Endothelial cells and tumor cells were grown to confluence as described for the adhesion assays in 96-well flat-bottomed multititer plates (Becton Dickinson, Alphen a/d Rijn, the Netherlands). The endothelial cells were pre-incubated with either cell culture media alone or with media containing IL-1beta, TNF-alpha or IL-6 (0.1 and 10 ng/mL). The tumor cells were pre-incubated with either cell culture media alone or with media containing IL-1beta or TNF-alpha (10 ng/mL). Following this pre-incubation, the cells were washed with phosphate buffered saline (room temperature, pH 7.4), fixed in ethanol/methanol for 45 minutes and then washed again. Subsequently, the wells were incubated for 10 minutes with 1% goat serum to block unspecific binding sites. Mouse monoclonal antibody to E-selectin, ICAM-1, VCAM-1 (R&D Systems, Uithoorn, The Netherlands) sLea, sLex (Sanbio, Uden, the Netherlands), LFA-1 (alphaLbeta2) or VLA-4 (alpha4beta1) (Becton Dickinson, Alphen a/d Rijn, the Netherlands) was added for 1 hour, followed by the addition of a second antibody, biotinylated goat anti-mouse antibody (Sigma Zwijndrecht, the Netherlands) in a dilution of 1:250. Increased sensitivity was obtained using the ExtrAvidin- Peroxidase system (Sigma, Zwijndrecht, the Netherlands). Adding 2,2'-azino-bis(3- ethylbenzothiazoline-6-sulfonic acid) diammonium salt in citrate-phosphate buffer with urea hydrogen peroxide-developed substrate. Incubation of the endothelial cells without the primary antibody served as a negative control. As a positive control, the ExtrAvidin-Peroxidase (Sigma, Zwijndrecht, the Netherlands) system was added followed by substrate development without washing away the peroxidase. After 40 minutes, the reaction was stopped with sodium fluoride and photometrical evaluation was performed with computer-controlled ELISA reader at a lambda equal to 405 nm.

Function Blocking Assay

Endothelial monolayers were pre-incubated with 10 ng/mL IL-1beta for 12 hours. One hour before the adhesion assay was performed, 50
g/mL of function blocking monoclonal mouse antibodies to human Eselectin (R&D Systems, Uithoorn, The Netherlands) were then added to the endothelial monolayers.
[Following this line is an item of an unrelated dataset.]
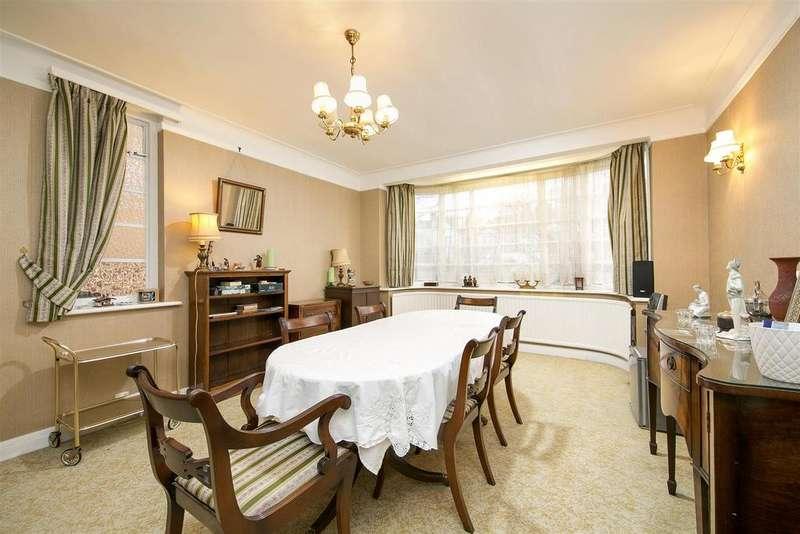 4 Bedrooms Semi Detached House for sale in Ellesmere Road, London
The same inhibition assays were carried out with monoclonal mouse antibodies to human ICAM-1 (25
g/mL) and VCAM-1 (60
g/mL) (R&D Systems, Uithoorn, The Netherlands) (the concentration of the antibody was in accordance with the instructions of the manufacturer).

STATISTICS

Data are reported as mean±SD values. The data were analyzed using one- or two-way analysis of variance (ANOVA) according to the experimental design applied. The simple and the repeated contrasts were applied to ANOVA in order to compare the various experiments with the control experiment as well as adjacent categories, respectively. The effects within specific categories were evaluated using nested designs. The SPSS version 13.0 for Windows was used to analyze the data. Two-tailed P values less than 0.05 were considered to be statistically significant. Experiments (n=6) were performed at least twice with comparable results while quadriplate wells were used in the EIA assays.

RESULTS

Validation of Assay

Labeling tumor cells with calcein-AM did not decrease their viability (greater than 95% using trypan blue). To determine the stability of calcein labeling, the fluorescence of the labeled cells and of the supernatant of the labeled cells was measured. The fluorescence of the labeled cells remained constant for at least 60 minutes indicating retention of the dye within the cells (data not shown). This result was also seen in the adhesion assay, where maximal tumor cell adhesion was reached after a one hour incubation followed by a decrease at longer incubation times (data not shown). Therefore, for all subsequent experiments, the incubation time was 1 hour. Dilution series with labeled tumor cells on MEC monolayers showed a linear correlation between cell number and measured fluorescence (data not shown) which was used as a standard to calibrate the fluorescence measured. In this way, the amount of adhered tumor cells in the experimental wells could be determined.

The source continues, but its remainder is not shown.